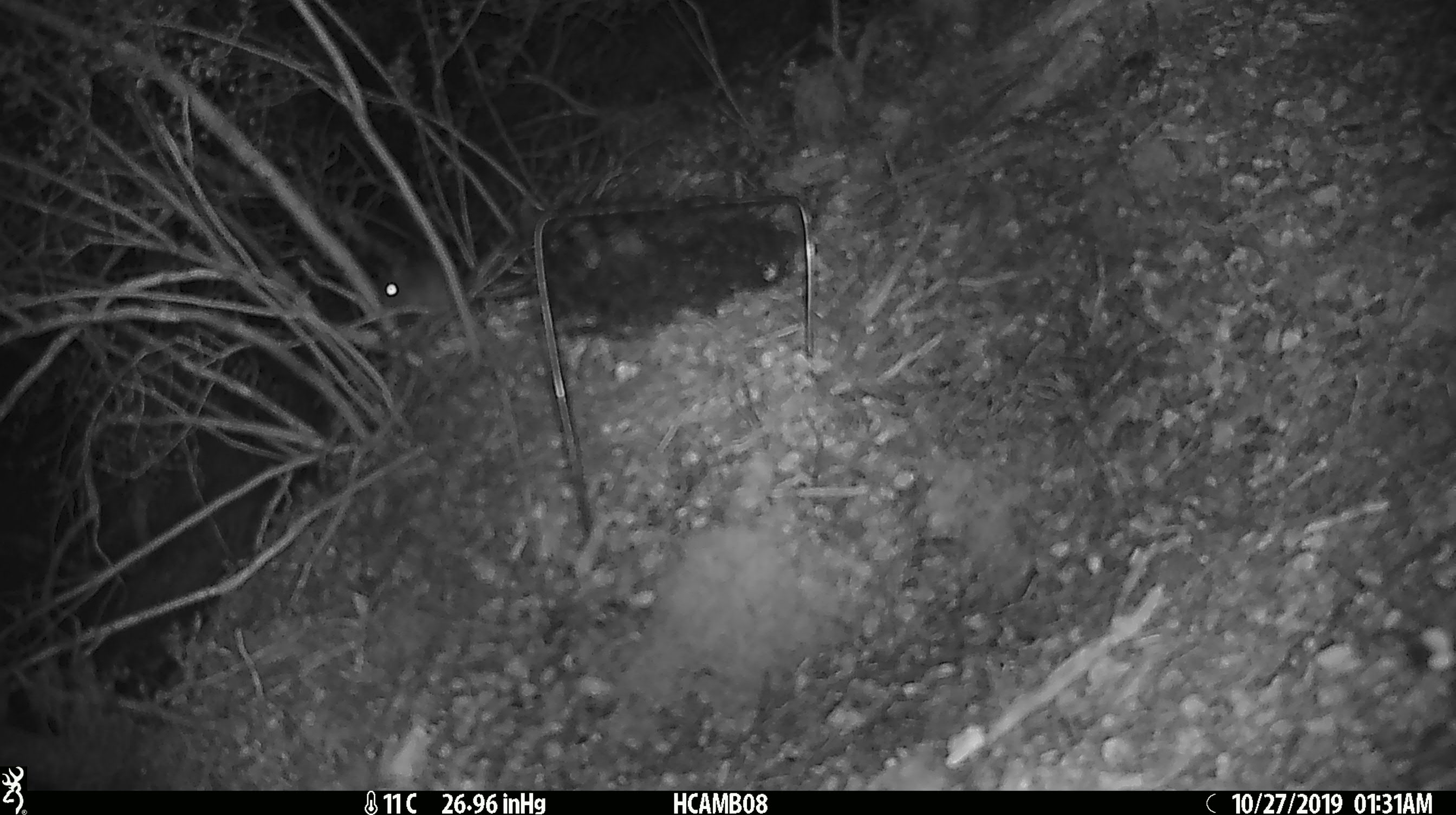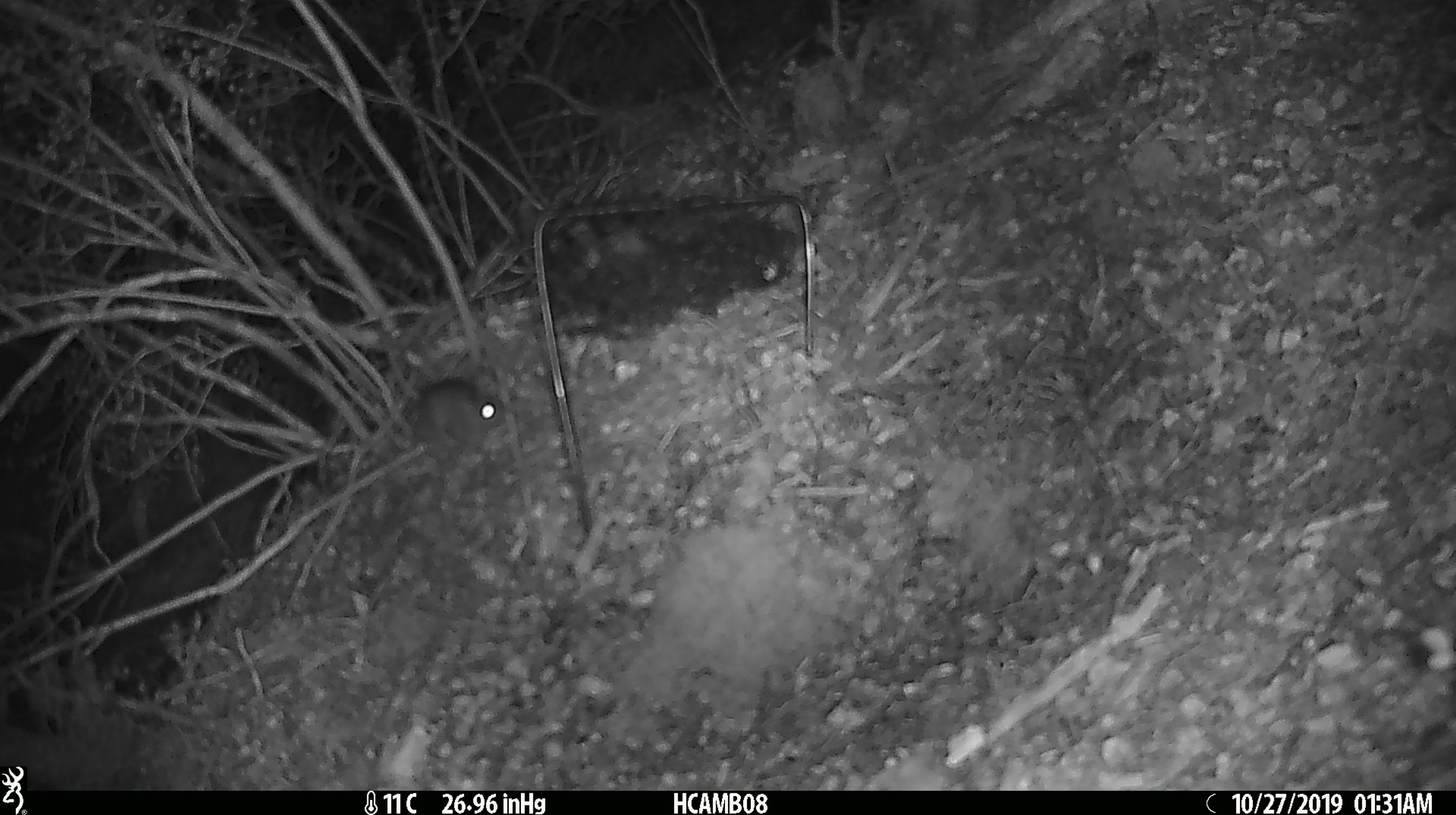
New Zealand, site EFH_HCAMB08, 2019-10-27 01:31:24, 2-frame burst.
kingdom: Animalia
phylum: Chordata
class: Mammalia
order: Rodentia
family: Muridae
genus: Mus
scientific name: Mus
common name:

---

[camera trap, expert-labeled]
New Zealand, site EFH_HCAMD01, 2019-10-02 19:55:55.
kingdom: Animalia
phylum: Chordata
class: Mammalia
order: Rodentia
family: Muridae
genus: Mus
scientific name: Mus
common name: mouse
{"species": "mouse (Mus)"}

◆ PROBLEM REQUIREMENTS:
Throughout the material above, find lines holding the word "Zealand", then copy them.

◆ SOLUTION FOR THIS EXERCISE:
New Zealand, site EFH_HCAMB08, 2019-10-27 01:31:24, 2-frame burst.
New Zealand, site EFH_HCAMD01, 2019-10-02 19:55:55.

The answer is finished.